Locating Transition States

Unlike optimizing ground states, locating transition states involves deciding on an efficient strategy. In general, there are three stages in locating transition states:

1. Generating a geometry in the region of the transition state.
2. Refining the transition state geometry.
3. Characterizing the transition state.

Of these three, the first is by far the most difficult. The following approaches are suggested as potential strategies for generating a geometry in the region of the transition state.

General strategy (works for almost all reactions, but is slower than the special cases below, when they are applicable).

The SADDLE calculation will work for most systems. This uses the following sequence:

Optimize the reactant geometry.
Using the same atoms in the same sequence, optimize the product geometry.
Do a geometry optimization of the product geometry using the reactant geometry as reference, this uses GEO_REF. This gives rise to a geometry on the product side of the transition state that is between the true product geometry and the transition state, that is, it is in the slope that leads up to the transition state.

Listed records:
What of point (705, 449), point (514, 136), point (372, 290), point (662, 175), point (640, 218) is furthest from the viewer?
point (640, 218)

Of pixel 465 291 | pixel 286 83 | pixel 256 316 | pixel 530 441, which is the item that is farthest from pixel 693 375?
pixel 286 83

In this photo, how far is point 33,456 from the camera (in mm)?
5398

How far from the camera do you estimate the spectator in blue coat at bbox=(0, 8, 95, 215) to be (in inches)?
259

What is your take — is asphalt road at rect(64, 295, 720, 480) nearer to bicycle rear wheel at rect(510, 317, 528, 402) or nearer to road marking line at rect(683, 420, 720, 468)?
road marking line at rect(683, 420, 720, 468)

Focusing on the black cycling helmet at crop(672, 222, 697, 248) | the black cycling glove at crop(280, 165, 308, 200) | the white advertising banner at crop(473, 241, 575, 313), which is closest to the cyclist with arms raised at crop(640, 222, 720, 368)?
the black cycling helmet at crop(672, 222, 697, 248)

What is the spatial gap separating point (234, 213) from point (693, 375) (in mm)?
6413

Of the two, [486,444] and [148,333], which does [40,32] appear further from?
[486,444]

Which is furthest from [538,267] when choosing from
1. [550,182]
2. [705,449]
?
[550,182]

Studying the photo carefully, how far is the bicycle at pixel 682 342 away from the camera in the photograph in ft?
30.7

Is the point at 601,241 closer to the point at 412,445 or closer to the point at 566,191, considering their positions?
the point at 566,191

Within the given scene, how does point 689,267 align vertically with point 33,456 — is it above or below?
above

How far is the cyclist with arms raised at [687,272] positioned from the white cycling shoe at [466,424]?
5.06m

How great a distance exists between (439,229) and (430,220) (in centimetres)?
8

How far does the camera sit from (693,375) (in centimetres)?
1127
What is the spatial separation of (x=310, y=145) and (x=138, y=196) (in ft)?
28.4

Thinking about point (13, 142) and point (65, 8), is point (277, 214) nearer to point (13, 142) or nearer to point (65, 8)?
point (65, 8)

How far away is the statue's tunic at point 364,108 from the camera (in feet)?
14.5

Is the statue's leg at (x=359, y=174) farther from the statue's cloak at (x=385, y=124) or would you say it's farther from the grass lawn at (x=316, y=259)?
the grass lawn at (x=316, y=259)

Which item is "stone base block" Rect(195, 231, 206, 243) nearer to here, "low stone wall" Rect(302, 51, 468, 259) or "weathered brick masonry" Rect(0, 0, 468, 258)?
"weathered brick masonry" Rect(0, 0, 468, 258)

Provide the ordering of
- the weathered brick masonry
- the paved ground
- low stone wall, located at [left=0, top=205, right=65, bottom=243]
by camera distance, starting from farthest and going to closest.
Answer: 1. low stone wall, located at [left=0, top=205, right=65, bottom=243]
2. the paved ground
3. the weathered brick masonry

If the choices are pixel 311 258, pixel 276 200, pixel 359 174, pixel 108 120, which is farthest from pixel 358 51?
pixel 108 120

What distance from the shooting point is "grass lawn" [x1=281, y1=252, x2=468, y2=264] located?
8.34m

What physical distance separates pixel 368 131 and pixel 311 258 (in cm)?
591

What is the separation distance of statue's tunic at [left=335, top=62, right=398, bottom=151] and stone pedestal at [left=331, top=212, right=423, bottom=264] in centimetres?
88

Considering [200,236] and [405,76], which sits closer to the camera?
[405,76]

Direction A:
Answer these questions using the text on locating transition states, one answer per line:
(i) How many stages does locating a transition state generally involve?
(ii) Which stage is called by far the most difficult?
(iii) Which keyword does the optimization of the product geometry with the reactant geometry as reference use?
Direction B:
Continue the text on locating transition states from the point where it stops.
The lines placed between the text and this point come from a separate source.

Final result A:
(i) Three.
(ii) Generating a geometry in the region of the transition state.
(iii) GEO_REF.

Final result B:
Do a geometry optimization of the reactant geometry using the new product geometry as reference, again using GEO_REF. This gives rise to a geometry on the reactant side nearer to the transition state than the true reactant geometry.
Using these two geometries, one on the reactant side of the transition state and one on the product side, run the SADDLE calculation. For most calculations, this will terminate in a point near to the transition state.
If the calculation ends because "both reactants and products are on the same side of the transition state," use two of the geometries to set up a new SADDLE calculation. Use a smaller BAR=n.nn, e.g., BAR=0.03, and re-run the calculation. If CPU time is not important, run the original data set with BAR=0.03.
Use the final geometry, or the highest energy geometry, if the SADDLE does not run to completion, as the starting point for a TS calculation.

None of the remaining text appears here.